2.2 Experimental framework

The deterministic formulation of the EnKF (DEnKF), first introduced by Sakov and Oke (2008), was implemented in the GOM model. The DEnKF has been successfully used in previous ocean assimilation applications (e.g., Simon et al., 2015; Jones et al., 2016; Yu et al., 2018a). The algorithm consists of sequential forecast and analysis steps, wherein the model ensemble is propagated forward in time during the forecast step and updated with available observations using the Kalman filter analysis equation during the analysis step. The analysis equation is given as

(1) x a = x f + K d - H x f ,

where x is the n×1 model state estimate vector (n is the number of model state variables at all grid points), the superscripts a and f represent the analysis and the forecast estimates, respectively, d is the m×1 vector of observations (m is the number of available observations), H is the linear m×n measurement operator mapping the model state onto the observations, and K is the n×m Kalman gain matrix given as

(2) K = P f H T ( HP f H T + R ) - 1 .

Pf is the n×n forecast error covariance matrix (approximated by the forecast ensemble), R is the m×m observation error covariance, and T denotes the matrix transpose. Different from the traditional EnKF (Burgers et al., 1998), which requires perturbing observations to obtain an analysis error covariance consistent with that given by the Kalman filter, the DEnKF updates the ensemble mean using the analysis in Eq. (1) and ensemble anomalies with the same equation but half the Kalman gain K without perturbing observations; it is hence termed “deterministic”. Details on the DEnKF derivation and implementation can be found in Sakov and Oke (2008).

2.2.1 Nonidentical twin experiments

In nonidentical twin experiments, the truth is generated by interpolating the daily outputs of the 1∕12 data-assimilative global HYCOM (Chassignet et al., 2009) onto the ROMS model grid. Synthetic observations are sampled from the truth, including sea surface height (SSH), sea surface temperature (SST), and temperature and salinity profiles. Typical Gaussian observation errors of N(0, 2 cm) for SSH, N(0, 0.3 C) for temperature (both SST and temperature profiles), and N(0, 0.01) for salinity are added to the sampled data.

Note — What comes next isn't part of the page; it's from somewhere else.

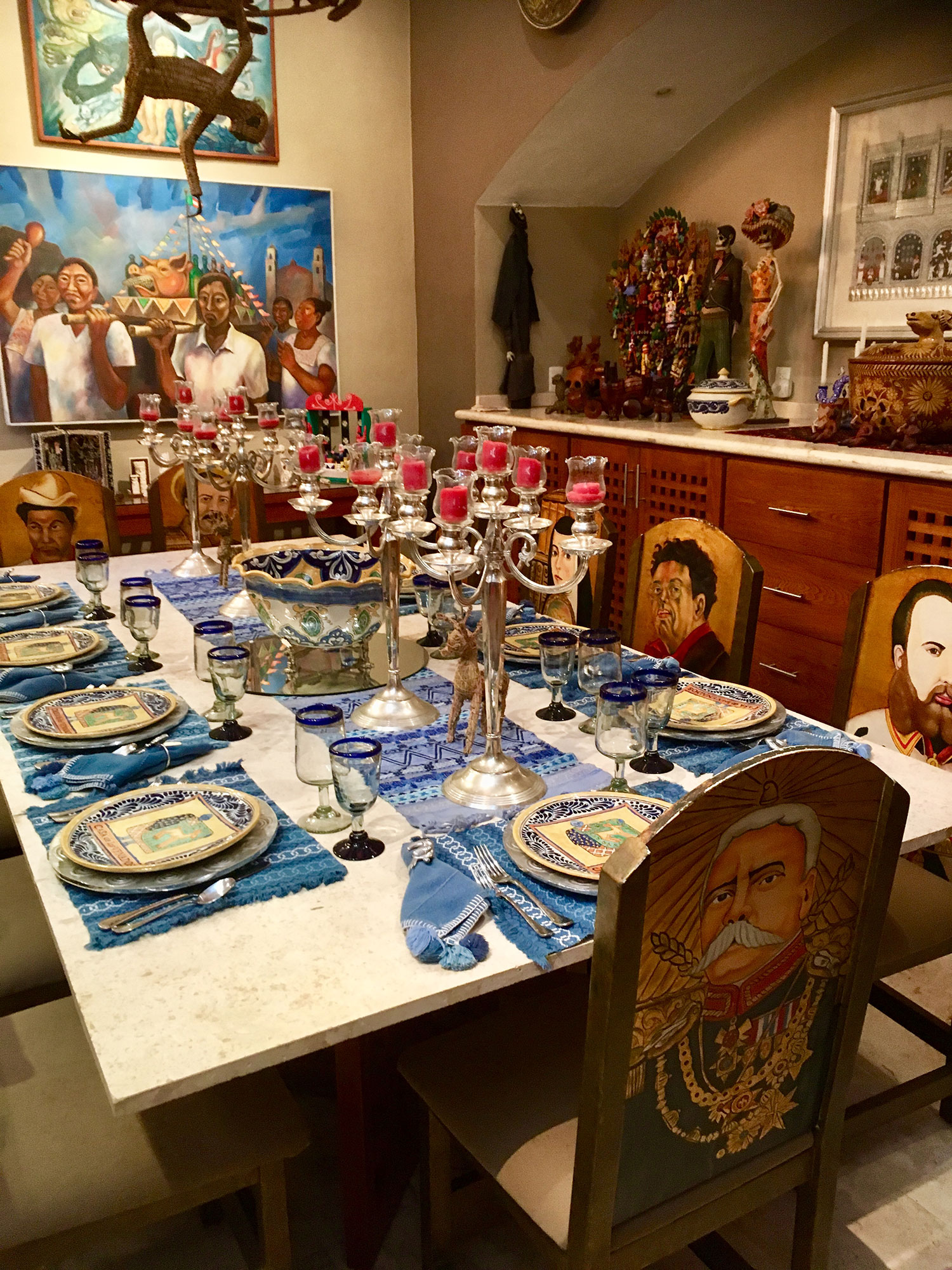 The dining table with the famous personages in the history of Mexico.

SSH and SST are sampled weekly at every fifth horizontal grid point to yield a spatial resolution of 1/4 as such an assimilation time window or spatial resolution has been adopted in previous realistic DA applications (e.g., weekly gridded product of SSH used in Moore et al., 2011, and Song et al., 2016b; weekly gridded product of SST in Hoteit et al., 2013). SSH in regions shallower than 300 m is not used for assimilation because dynamics in shelf areas where wind and buoyancy forcing dominate could substantially deviate from the geostrophic state, weakening the correlation between SSH and subsurface temperature and salinity fields. For SST, only regions shallower than 10 m are excluded. Importantly when preparing the synthetic SSH observations, the mean dynamic topography (MDT) of the HYCOM truth run had to be removed from the sampled SSH data, and the MDT of the ROMS model had to be added. The MDTs of the HYCOM and ROMS models were obtained by averaging their respective daily SSH outputs from 2010 to 2016.

Temperature and salinity profiles were sampled with two different sampling schemes (see locations in Fig. 1a, b). The first scheme adopts the sampling dates and locations used in the survey described in Shay et al. (2011). The key features of this scheme are that the sampling is centered on the LC region, the majority (363 out of 472) of temperature profiles are limited to the upper 400 m, and very few (34) salinity profiles were collected. In the second scheme, coverage was extended such that temperature and salinity profiles are sampled simultaneously over the entire central GOM down to 1000 m of depth on 23 instead of 9 dates.

A non-assimilative run, subsequently referred to as the free run, is initialized on 1 April 2010 from the global HYCOM and compared with the data-assimilative runs to evaluate the impact of the assimilation.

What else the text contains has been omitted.